The planner computes two cost estimates — scalar-first and ANN-first — and picks the lower one. The cost functions are empirically calibrated, not purely theoretical. Early versions derived from textbook cost models were off by 2-3x in practice because they didn't account for cache behavior: the filtered ANN traversal has much better spatial locality than a full graph scan, which matters significantly at table sizes above ~500K rows where working sets no longer fit in L3 cache.

We also maintain a per-table "plan history" table: recent queries, their estimated cost, and their actual wall-clock time. The planner uses this to detect systematic estimation errors — cases where the estimates are consistently off in one direction — and adjusts its weighting coefficients. This is not query-specific plan caching (a traditional database approach) but a lightweight adaptive calibration that improves estimation accuracy over time without the stale-plan problems of aggressive caching.

What this looks like in practice

On a synthetic workload of 5 million document rows with 1536-dimension embeddings (OpenAI text-embedding-3-small dimensions) and a mix of high- and low-selectivity filters:

High-selectivity queries (filter matches <3% of rows): scalar-first averages ~18ms p99. ANN-first for the same queries averages ~140ms p99 — the post-filter discard is expensive at this selectivity because the ANN candidate oversampling requirement becomes very large.
Low-selectivity queries (filter matches >40% of rows): ANN-first averages ~22ms p99. Scalar-first averages ~35ms p99 — the filtered ANN traversal gains little from pre-filtering and pays extra overhead setting up the bitmap allowlist.
The planner correctly picks the winning strategy ~92% of the time on this workload, based on validation against exhaustive execution of both plans on a held-out query set.

The 8% where the planner picks wrong are mostly at the boundary: selectivity around 5-8% where the two strategies are nearly equivalent.
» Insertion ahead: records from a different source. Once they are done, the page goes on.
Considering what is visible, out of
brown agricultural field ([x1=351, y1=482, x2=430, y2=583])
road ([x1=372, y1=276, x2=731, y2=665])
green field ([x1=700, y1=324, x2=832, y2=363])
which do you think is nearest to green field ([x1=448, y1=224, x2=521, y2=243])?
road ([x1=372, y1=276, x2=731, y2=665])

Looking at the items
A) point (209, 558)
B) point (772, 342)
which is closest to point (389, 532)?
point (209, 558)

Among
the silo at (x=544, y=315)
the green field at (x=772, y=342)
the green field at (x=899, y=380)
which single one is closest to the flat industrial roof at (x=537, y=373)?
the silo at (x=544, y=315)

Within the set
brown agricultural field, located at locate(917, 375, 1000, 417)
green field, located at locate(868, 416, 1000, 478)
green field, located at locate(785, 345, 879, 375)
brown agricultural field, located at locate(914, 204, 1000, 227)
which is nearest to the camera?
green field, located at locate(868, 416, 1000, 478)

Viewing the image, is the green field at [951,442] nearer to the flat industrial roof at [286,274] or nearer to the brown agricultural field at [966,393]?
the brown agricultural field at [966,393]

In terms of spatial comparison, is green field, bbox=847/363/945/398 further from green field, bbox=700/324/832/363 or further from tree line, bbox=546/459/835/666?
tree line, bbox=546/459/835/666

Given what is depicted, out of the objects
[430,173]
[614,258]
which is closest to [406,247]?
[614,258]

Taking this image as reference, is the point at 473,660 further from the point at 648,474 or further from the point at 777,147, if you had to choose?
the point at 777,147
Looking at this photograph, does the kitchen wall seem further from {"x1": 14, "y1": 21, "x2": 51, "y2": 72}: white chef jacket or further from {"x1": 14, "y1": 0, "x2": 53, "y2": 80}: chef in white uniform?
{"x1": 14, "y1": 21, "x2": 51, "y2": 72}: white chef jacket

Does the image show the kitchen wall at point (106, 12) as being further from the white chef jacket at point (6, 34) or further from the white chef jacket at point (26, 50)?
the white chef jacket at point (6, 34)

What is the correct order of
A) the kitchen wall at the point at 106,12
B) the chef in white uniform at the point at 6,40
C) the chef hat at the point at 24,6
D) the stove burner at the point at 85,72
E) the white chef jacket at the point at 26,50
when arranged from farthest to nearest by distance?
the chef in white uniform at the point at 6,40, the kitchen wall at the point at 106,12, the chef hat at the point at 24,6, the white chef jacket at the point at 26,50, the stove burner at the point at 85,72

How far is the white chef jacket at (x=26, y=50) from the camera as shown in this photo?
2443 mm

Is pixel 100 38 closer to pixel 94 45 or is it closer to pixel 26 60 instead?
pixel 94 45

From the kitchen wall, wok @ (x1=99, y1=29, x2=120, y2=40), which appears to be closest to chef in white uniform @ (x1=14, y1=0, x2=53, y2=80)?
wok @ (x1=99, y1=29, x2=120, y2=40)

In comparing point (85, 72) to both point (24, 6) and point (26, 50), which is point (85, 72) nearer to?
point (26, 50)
The cost difference in those cases is small — typically under 5ms either way. We have not observed a case where the planner was dramatically wrong in a direction that mattered.

We want to be precise here: these numbers are from our internal test corpus, not from a standardized benchmark. We haven't published them as an external reproducible benchmark because the workload characteristics (dimension, selectivity distribution, hardware) affect the numbers substantially. If you want to reproduce them on your data, the SQL + vector guide covers how to use EXPLAIN ANALYZE in Dreambase to see which strategy the planner chose and the actual vs estimated costs for a given query.

The broader point is that a hybrid query optimizer isn't a feature you toggle — it's an ongoing calibration problem. The decision of "scalar first or ANN first" can't be right in a static way because the answer depends on statistics that change as your data grows. Building a planner that gets this right consistently is a significant part of what makes a hybrid database different from a vector store with a metadata filter attached.